"""

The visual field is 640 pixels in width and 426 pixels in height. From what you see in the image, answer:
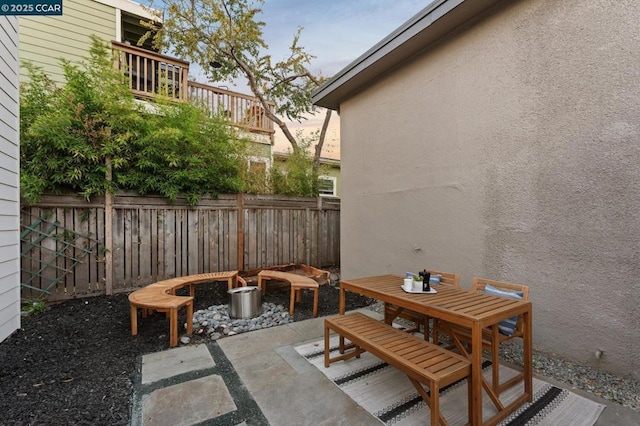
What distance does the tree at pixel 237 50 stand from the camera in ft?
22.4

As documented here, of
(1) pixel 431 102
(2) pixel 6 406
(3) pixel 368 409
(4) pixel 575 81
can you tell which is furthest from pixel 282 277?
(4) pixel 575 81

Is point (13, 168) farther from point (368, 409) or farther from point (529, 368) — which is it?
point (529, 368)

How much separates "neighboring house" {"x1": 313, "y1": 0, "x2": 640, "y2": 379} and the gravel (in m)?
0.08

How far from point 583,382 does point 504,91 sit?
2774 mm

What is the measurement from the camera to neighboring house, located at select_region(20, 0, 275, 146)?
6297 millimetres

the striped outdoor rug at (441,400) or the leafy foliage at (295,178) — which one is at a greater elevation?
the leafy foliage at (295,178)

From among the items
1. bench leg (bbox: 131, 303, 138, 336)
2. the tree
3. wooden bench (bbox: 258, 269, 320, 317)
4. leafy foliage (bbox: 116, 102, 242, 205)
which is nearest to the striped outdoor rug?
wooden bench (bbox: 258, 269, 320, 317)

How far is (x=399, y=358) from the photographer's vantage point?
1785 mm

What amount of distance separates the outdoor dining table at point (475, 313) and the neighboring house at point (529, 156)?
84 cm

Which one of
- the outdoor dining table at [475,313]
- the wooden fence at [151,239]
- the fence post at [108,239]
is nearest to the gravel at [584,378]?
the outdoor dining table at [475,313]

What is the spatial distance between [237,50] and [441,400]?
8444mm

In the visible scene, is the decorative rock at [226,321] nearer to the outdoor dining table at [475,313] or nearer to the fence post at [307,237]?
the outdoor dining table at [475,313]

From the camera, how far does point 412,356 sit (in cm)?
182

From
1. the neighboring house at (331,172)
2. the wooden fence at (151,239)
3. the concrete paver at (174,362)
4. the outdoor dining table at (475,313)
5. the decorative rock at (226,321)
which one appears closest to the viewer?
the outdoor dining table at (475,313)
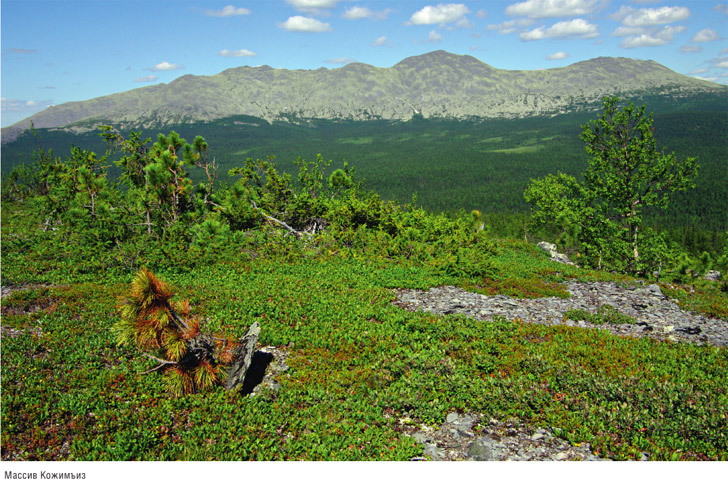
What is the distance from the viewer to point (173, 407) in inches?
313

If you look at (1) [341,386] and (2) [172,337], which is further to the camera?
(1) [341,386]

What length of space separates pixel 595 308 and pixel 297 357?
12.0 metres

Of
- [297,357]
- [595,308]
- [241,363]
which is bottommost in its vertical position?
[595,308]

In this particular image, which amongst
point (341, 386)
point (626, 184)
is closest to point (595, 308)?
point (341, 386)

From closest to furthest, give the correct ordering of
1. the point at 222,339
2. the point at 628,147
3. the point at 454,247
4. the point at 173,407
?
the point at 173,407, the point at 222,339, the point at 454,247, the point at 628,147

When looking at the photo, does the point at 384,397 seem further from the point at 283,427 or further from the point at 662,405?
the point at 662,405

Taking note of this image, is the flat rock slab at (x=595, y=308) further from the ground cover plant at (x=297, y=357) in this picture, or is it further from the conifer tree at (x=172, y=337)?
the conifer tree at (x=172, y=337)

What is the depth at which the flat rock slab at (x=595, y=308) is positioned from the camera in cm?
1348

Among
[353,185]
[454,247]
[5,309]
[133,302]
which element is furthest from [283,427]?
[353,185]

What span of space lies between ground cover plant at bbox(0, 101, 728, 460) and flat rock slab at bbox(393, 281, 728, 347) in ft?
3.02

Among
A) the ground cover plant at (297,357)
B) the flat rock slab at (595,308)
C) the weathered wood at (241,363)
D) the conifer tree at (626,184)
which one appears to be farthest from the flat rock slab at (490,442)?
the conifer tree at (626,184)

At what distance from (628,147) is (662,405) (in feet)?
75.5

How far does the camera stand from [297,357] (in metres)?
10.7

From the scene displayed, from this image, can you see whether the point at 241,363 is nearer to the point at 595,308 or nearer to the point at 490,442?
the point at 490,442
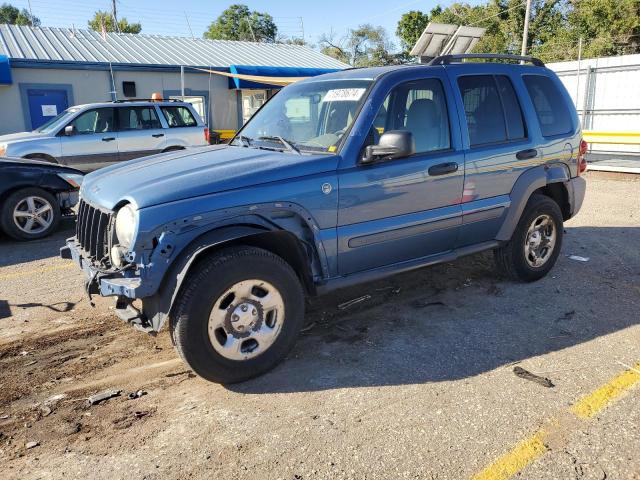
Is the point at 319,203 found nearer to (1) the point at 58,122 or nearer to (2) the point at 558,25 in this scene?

"""

## WORK TO DO
Copy out the whole listing above word for word, leaving out the pictures.

## FINAL ANSWER
The visual field is 640 pixels in width and 426 pixels in height. From what you see in the image, answer:
What distance does the tree at pixel 237 50 stand from the camera in ft?
22.4

As documented here, of
(1) pixel 431 102
(2) pixel 6 406
(3) pixel 368 409
(4) pixel 575 81
can you tell which is furthest from pixel 282 277?
(4) pixel 575 81

Is point (13, 168) farther from point (368, 409) or farther from point (529, 368) — which is it?
point (529, 368)

How much separates "neighboring house" {"x1": 313, "y1": 0, "x2": 640, "y2": 379} and the gravel (in m)?
0.08

How far from point 583,382 does point 504,91 sit?
2774 mm

What is the measurement from the camera to neighboring house, located at select_region(20, 0, 275, 146)?
6297 millimetres

the striped outdoor rug at (441,400) or the leafy foliage at (295,178) — which one is at a greater elevation?
the leafy foliage at (295,178)

From among the items
1. bench leg (bbox: 131, 303, 138, 336)
2. the tree
3. wooden bench (bbox: 258, 269, 320, 317)
4. leafy foliage (bbox: 116, 102, 242, 205)
which is nearest to the striped outdoor rug?
wooden bench (bbox: 258, 269, 320, 317)

How far is (x=399, y=358) from the photographer's vantage point?
1785 mm

What amount of distance separates the outdoor dining table at point (475, 313) and the neighboring house at point (529, 156)?
84 cm

Which one of
- the outdoor dining table at [475,313]
- the wooden fence at [151,239]
- the fence post at [108,239]
is nearest to the gravel at [584,378]?
the outdoor dining table at [475,313]

What is the spatial distance between [237,50] and [441,400]?
8444mm

In the visible scene, is the decorative rock at [226,321] nearer to the outdoor dining table at [475,313] or nearer to the fence post at [307,237]?
the outdoor dining table at [475,313]

From the camera, how far does point 412,356 sit (in cm)?
182

From
1. the neighboring house at (331,172)
2. the wooden fence at (151,239)
3. the concrete paver at (174,362)
4. the outdoor dining table at (475,313)
5. the decorative rock at (226,321)
which one appears closest to the viewer?
the outdoor dining table at (475,313)
What is the distance from the viewer to point (173, 407) in inches?
313

If you look at (1) [341,386] and (2) [172,337], which is further to the camera?
(1) [341,386]

What length of space separates pixel 595 308 and pixel 297 357?
12.0 metres

Of
- [297,357]
- [595,308]
- [241,363]
which is bottommost in its vertical position?
[595,308]

In this particular image, which amongst
point (341, 386)
point (626, 184)
is closest to point (595, 308)?
point (341, 386)

From closest to furthest, give the correct ordering of
1. the point at 222,339
2. the point at 628,147
3. the point at 454,247
4. the point at 173,407
?
the point at 173,407, the point at 222,339, the point at 454,247, the point at 628,147

When looking at the photo, does the point at 384,397 seem further from the point at 283,427 or further from the point at 662,405?
the point at 662,405

Taking note of this image, is the flat rock slab at (x=595, y=308) further from the ground cover plant at (x=297, y=357) in this picture, or is it further from the conifer tree at (x=172, y=337)?
the conifer tree at (x=172, y=337)

What is the depth at which the flat rock slab at (x=595, y=308) is positioned from the camera in cm?
1348

Among
[353,185]
[454,247]
[5,309]
[133,302]
which element is furthest from [283,427]?
[353,185]

What span of space lies between ground cover plant at bbox(0, 101, 728, 460) and flat rock slab at bbox(393, 281, 728, 347) in ft?
3.02

Among
A) the ground cover plant at (297,357)
B) the flat rock slab at (595,308)
C) the weathered wood at (241,363)
D) the conifer tree at (626,184)
which one appears to be farthest from the flat rock slab at (490,442)?
the conifer tree at (626,184)

At what distance from (628,147) is (662,405) (in feet)?
75.5

How far does the camera stand from [297,357] (in metres)?
10.7

From the scene displayed, from this image, can you see whether the point at 241,363 is nearer to the point at 595,308 or nearer to the point at 490,442?
the point at 490,442
Is the point at 319,203 found nearer to (1) the point at 58,122 or nearer to (2) the point at 558,25 in this scene?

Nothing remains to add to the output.